Jim Ellis – Re/Max Elite Realty
Jim can be reached at 410.569.4663 or jim.ellis@remax.net.
As we near the end of this incredible buyer's market and head into a renewed period of housing appreciation, there is something I need to get off my chest.
Your house is an investment in your future. Something that should be nurtured and cherished for years and years. As your home increases in value over the next several years, make me one promise. Do not extract equity for trips, cars, paying of credit card debt, or any consumer purchase. If there is one thing we should all have learned from these last few years of housing decline is that we can never predict the ups and downs of any investment. During the years of prosperity, leave it alone and enjoy it from a far.
I've sat down with so many homeowners over the last several years who could not sell their home because they owe more than the house is worth. Some folks simply bought their house at the top of the market and were victims of the decline. Others, however, who had bought earlier in the decade or sooner, used their equity for fun. They were now stuck in a home they no longer wanted or could afford. Some are sticking it out, many have gone to foreclosure and others sold and had to bring money to the settlement table to satisfy their debt.
I hope this makes sense! If not, don't be afraid to ask.
I don't mean to sound so dramatic, but the buyer's market is facing certain Armageddon. It will come in three phases.

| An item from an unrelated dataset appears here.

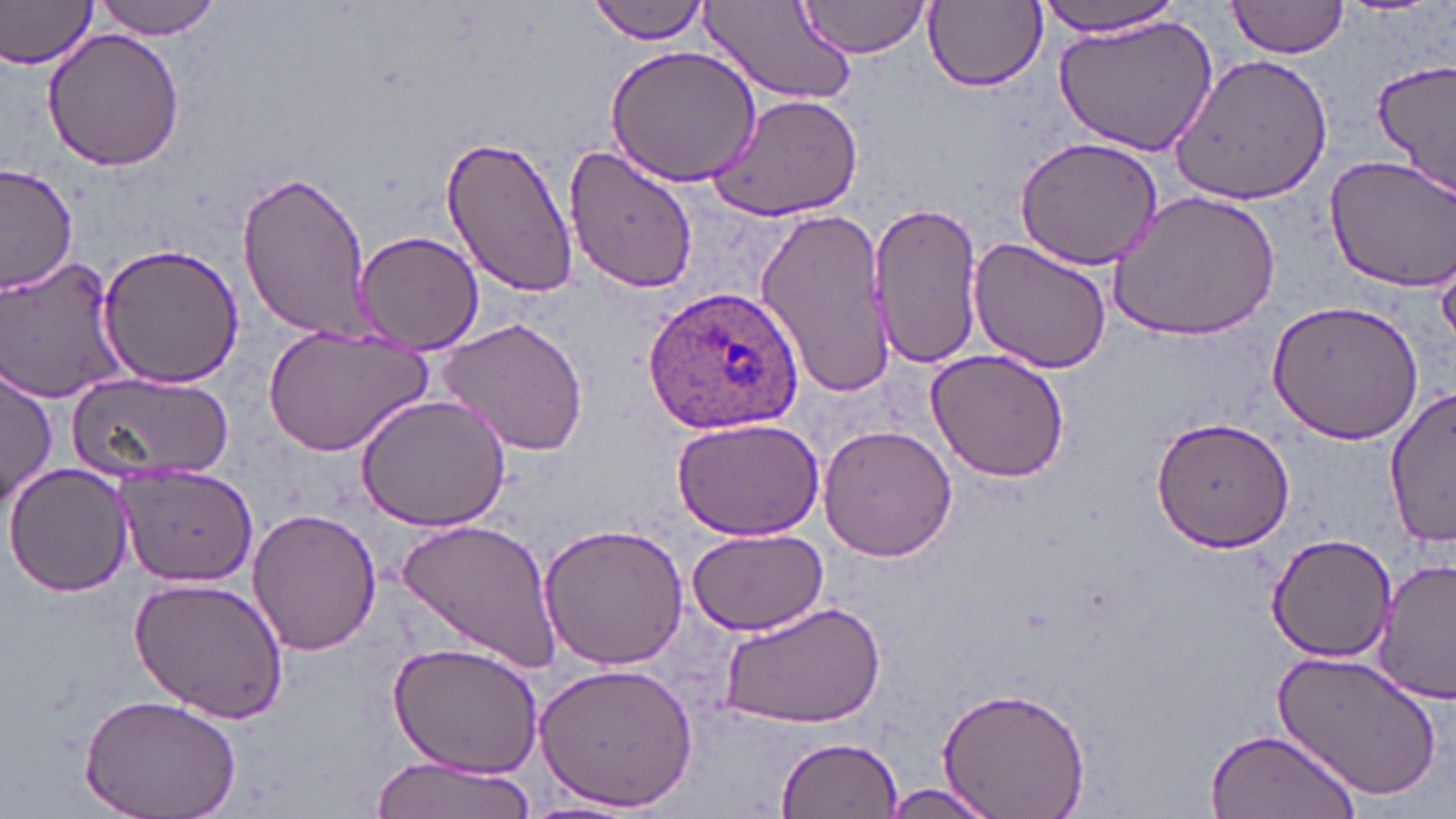

Approximate bounding boxes as named x1/y1/x2/y2 corners in pixels. Plasmodium ovale-infected red blood cell locations: (x1=642, y1=286, x2=805, y2=436). Uninfected red blood cell locations: (x1=0, y1=0, x2=100, y2=70), (x1=93, y1=0, x2=221, y2=40), (x1=797, y1=0, x2=931, y2=58), (x1=1035, y1=0, x2=1188, y2=37), (x1=1226, y1=0, x2=1349, y2=60), (x1=590, y1=1, x2=711, y2=42), (x1=920, y1=1, x2=1048, y2=94), (x1=699, y1=2, x2=859, y2=109), (x1=1052, y1=14, x2=1220, y2=156), (x1=41, y1=29, x2=187, y2=172), (x1=604, y1=45, x2=761, y2=188), (x1=1168, y1=51, x2=1333, y2=203), (x1=1372, y1=60, x2=1456, y2=193), (x1=707, y1=91, x2=864, y2=222), (x1=440, y1=133, x2=580, y2=298), (x1=1015, y1=135, x2=1166, y2=270), (x1=561, y1=140, x2=699, y2=294), (x1=1324, y1=155, x2=1456, y2=290), (x1=0, y1=165, x2=76, y2=298), (x1=235, y1=170, x2=373, y2=341), (x1=1107, y1=190, x2=1282, y2=342), (x1=870, y1=200, x2=984, y2=371), (x1=753, y1=204, x2=894, y2=402), (x1=355, y1=229, x2=485, y2=354), (x1=969, y1=239, x2=1114, y2=375), (x1=98, y1=242, x2=244, y2=389), (x1=1, y1=255, x2=128, y2=402), (x1=1266, y1=302, x2=1426, y2=445), (x1=438, y1=317, x2=591, y2=458), (x1=263, y1=325, x2=433, y2=454), (x1=924, y1=350, x2=1071, y2=483), (x1=1, y1=365, x2=56, y2=507), (x1=68, y1=370, x2=232, y2=482), (x1=1386, y1=387, x2=1455, y2=549), (x1=355, y1=393, x2=512, y2=532), (x1=1151, y1=416, x2=1296, y2=551), (x1=669, y1=417, x2=826, y2=539), (x1=817, y1=424, x2=957, y2=562), (x1=6, y1=461, x2=133, y2=599), (x1=117, y1=464, x2=258, y2=586), (x1=246, y1=508, x2=383, y2=656), (x1=398, y1=517, x2=560, y2=673), (x1=538, y1=522, x2=691, y2=672), (x1=685, y1=527, x2=828, y2=636), (x1=1266, y1=532, x2=1400, y2=662), (x1=1374, y1=558, x2=1456, y2=702), (x1=128, y1=576, x2=290, y2=725), (x1=718, y1=599, x2=887, y2=731), (x1=388, y1=641, x2=546, y2=779), (x1=1272, y1=646, x2=1444, y2=802), (x1=532, y1=663, x2=698, y2=812), (x1=935, y1=685, x2=1093, y2=819), (x1=78, y1=692, x2=244, y2=819), (x1=1204, y1=726, x2=1359, y2=819), (x1=776, y1=738, x2=903, y2=818), (x1=369, y1=754, x2=538, y2=819), (x1=871, y1=782, x2=1005, y2=819), (x1=520, y1=796, x2=648, y2=819). Slide-level diagnosis: Plasmodium ovale. Image is 1456×819 pixels. Thin blood film. Light microscopy. May-Grünwald-Giemsa-stained preparation. Captured at 1000x magnification. One field of a larger specimen.Comment on the morphology of the erythrocytes.
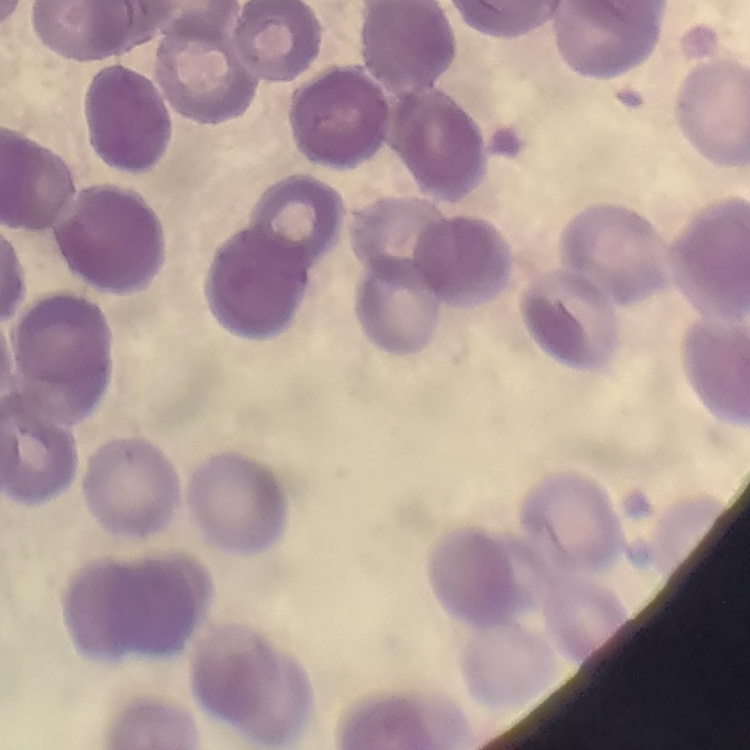
Rouleaux formation.

Stained with either Field's or Giemsa. Thin blood film. One tile cut from a larger photomicrograph.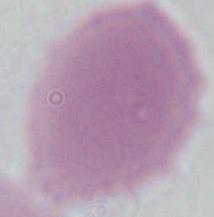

1. Interest Rates - At the end of March, the stimulus money that has been allocated to keep interest rates low will run out. Some economists predict the rates will go up as high as 1% over night. It is more likely to be about .5% initially and then slowly works its' way up over the next 18 months. I don't think that 7% interest rates are out of the question by the middle of 2011 to early 2012. That means that a $200,000 house will cost almost $400 more per month then than it does now.
2. Bandwagon - The job market will continue to improve slowly and steadily over the next several months which will have a cause and effect of increased sales over that time period. The media will begin to report that housing is improving and since "everybody is doing it", then others will jump in the market. As more people jump in, mortgages rates will increase because of the demand. More people in the market place means no more great deals and a return of competing offers between buyers.
3. Ease of Credit - As we continue to put time between the credit crisis, sub-prime mortgages, and other bad loans, credit and mortgages will become easier to obtain. I hope to God that it is not as easy to get a mortgage as it was in the first six years of this century, but it is likely to ease a bit. As credit eases, more buyers can enter the market place. More buyers means multiple offers on properties and an increase in property values.
There are other factors, of course, that will lead to the end of the buyer's market, but these are the highlights. The point is, if you can buy a house now, do it! I will not tolerate anyone telling me in 2012 that they wish they bought in 2009/2010; especially if you are able to. :)
The good news is if you already own a home, you are likely to see improving values over this time period. Especially if you own a home in the corridor between Washington D.C. and Philadelphia. Tell all of your friends and family members to jump into the housing market now, before it is too late!